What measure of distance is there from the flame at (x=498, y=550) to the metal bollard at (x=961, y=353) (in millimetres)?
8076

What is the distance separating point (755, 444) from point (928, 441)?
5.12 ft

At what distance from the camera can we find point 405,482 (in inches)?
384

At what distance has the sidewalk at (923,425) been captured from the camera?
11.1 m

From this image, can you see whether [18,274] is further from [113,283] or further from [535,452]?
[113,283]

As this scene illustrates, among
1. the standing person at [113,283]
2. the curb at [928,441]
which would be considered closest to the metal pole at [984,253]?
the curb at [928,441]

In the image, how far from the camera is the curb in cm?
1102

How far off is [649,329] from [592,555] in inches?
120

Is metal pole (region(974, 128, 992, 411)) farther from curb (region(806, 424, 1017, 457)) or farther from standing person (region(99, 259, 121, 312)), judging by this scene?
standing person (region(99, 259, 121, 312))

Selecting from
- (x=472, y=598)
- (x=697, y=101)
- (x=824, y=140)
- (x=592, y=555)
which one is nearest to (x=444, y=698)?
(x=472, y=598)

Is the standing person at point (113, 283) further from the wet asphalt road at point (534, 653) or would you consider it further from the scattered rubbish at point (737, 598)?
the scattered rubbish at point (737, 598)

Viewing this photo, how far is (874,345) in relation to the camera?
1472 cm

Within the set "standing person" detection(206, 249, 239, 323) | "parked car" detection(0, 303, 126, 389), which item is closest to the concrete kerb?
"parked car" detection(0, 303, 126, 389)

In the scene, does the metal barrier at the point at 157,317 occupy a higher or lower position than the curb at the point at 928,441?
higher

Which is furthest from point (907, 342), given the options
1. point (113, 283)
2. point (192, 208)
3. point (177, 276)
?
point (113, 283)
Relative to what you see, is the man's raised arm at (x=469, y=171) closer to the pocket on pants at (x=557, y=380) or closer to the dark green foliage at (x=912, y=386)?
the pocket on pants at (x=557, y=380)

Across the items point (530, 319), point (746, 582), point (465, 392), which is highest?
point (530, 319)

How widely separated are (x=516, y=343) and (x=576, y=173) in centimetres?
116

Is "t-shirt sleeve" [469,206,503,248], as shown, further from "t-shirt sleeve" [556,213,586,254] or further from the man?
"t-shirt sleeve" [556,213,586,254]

# WRITTEN TASK:
Repeat exactly the lines above from the line that contains "Which is furthest" through the end. Include both of these ends; leave out everything else.

# RESPONSE TO THE EXERCISE:
Which is furthest from point (907, 342), given the options
1. point (113, 283)
2. point (192, 208)
3. point (177, 276)
?
point (113, 283)
Relative to what you see, is the man's raised arm at (x=469, y=171) closer to the pocket on pants at (x=557, y=380) or closer to the dark green foliage at (x=912, y=386)?
the pocket on pants at (x=557, y=380)

Across the items point (530, 319), point (746, 582), point (465, 392), which is highest?
point (530, 319)

How widely separated are (x=516, y=343) and (x=576, y=173) in centimetres?
116

Is "t-shirt sleeve" [469,206,503,248], as shown, further from "t-shirt sleeve" [556,213,586,254] or further from the man?
"t-shirt sleeve" [556,213,586,254]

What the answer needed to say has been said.